→ **TAREFAS A REALIZAR**
[1] Reproduza fielmente a parte do texto sobre o filme de Paul Schrader que começa nas palavras "Ainda longe dos" e vai até "anterior, Lindsay Lohan.".
[2] Dê prosseguimento ao texto sobre o filme de Paul Schrader, começando logo depois da última frase apresentada.

→ **TRECHO SELECIONADO**
Ainda longe dos holofotes hollywoodianos, Paul Schrader prossegue em uma busca árdua para produzir seus próprios filmes, que exibem um escopo violentíssimo, não enquadrado no cinema familiar tipicamente americano. Ainda na linha de seu anterior The Canyons, o diretor se vale de um rosto famoso para atrair investidores e aplacar um pouco da perda de público causada pela excessiva violência de suas fitas. O escolhido da vez é Nicolas Cage, uma persona muito menos problemática do que a protagonista anterior, Lindsay Lohan.
Evan Lake é um veterano agente da CIA, diagnosticado com demência, e guardando mostras de desprezo a si próprio, a começar pelas madeixas grisalhas que predominam sobre a fronte de seu calvo intérprete. Cage tenta fugir das últimas atuações tenebrosas, como as em Apocalipse, Fúria e tantas outras bombas que chegaram no mercado de home video. Sua interpretação é a de um sujeito apaixonado, patriota e ético, um homem que acredita que a morte em serviço seria uma honra, e não uma fatalidade. Tal situação sentimental é causada por um trauma, originado em uma tortura mal filmada, fruto do parco orçamento de cinco milhões de dólares.

→ **Dados registrados**
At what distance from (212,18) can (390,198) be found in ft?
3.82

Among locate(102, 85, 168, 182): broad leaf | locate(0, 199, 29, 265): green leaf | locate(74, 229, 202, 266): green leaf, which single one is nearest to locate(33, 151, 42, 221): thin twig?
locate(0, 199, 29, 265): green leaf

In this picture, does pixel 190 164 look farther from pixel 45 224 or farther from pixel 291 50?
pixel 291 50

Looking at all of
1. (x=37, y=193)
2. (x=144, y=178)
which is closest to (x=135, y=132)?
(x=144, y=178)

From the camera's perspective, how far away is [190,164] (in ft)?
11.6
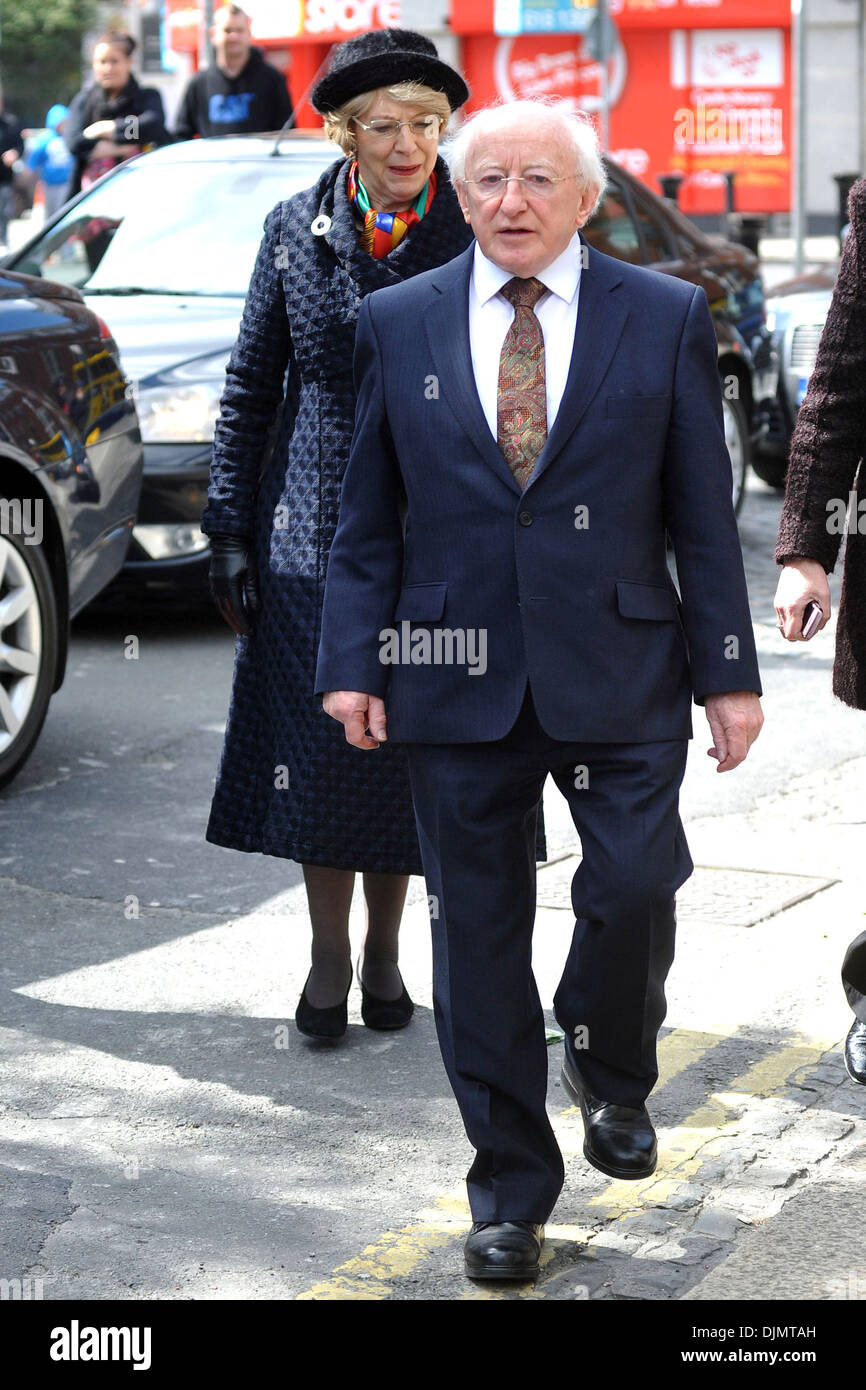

→ **RESULTADOS POR TAREFA**
[1]
Ainda longe dos holofotes hollywoodianos, Paul Schrader prossegue em uma busca árdua para produzir seus próprios filmes, que exibem um escopo violentíssimo, não enquadrado no cinema familiar tipicamente americano. Ainda na linha de seu anterior The Canyons, o diretor se vale de um rosto famoso para atrair investidores e aplacar um pouco da perda de público causada pela excessiva violência de suas fitas. O escolhido da vez é Nicolas Cage, uma persona muito menos problemática do que a protagonista anterior, Lindsay Lohan.

[2]
Apesar de sua condição clínica, diagnosticada com “demência fronto-temporal”, que se propaga a passos largos, mostrada pelo médico como ainda mais agressiva que o Mal de Alzheimer, Lake ainda se vê pronto para o serviço, cada vez mais preocupado com uma possível ameaça terrorista, que é tratada de modo pouco relevante por seus superiores, motivados, é claro, pelos ecos da doença.
Mesmo com as negações, há quem acredite no relato do agente, com a fita se encarregando de mostrar que realmente há alguma razão em seus relatos, exibindo um adoentado Mohammad Banir (Alexander Karim), o qual finalmente apareceu nos radares da CIA após 22 anos de seu desaparecimento. A necessidade de cumprir sua missão faz Evan correr em direção à luz, resgatando o seu dever e ofício acima de seu estado mental.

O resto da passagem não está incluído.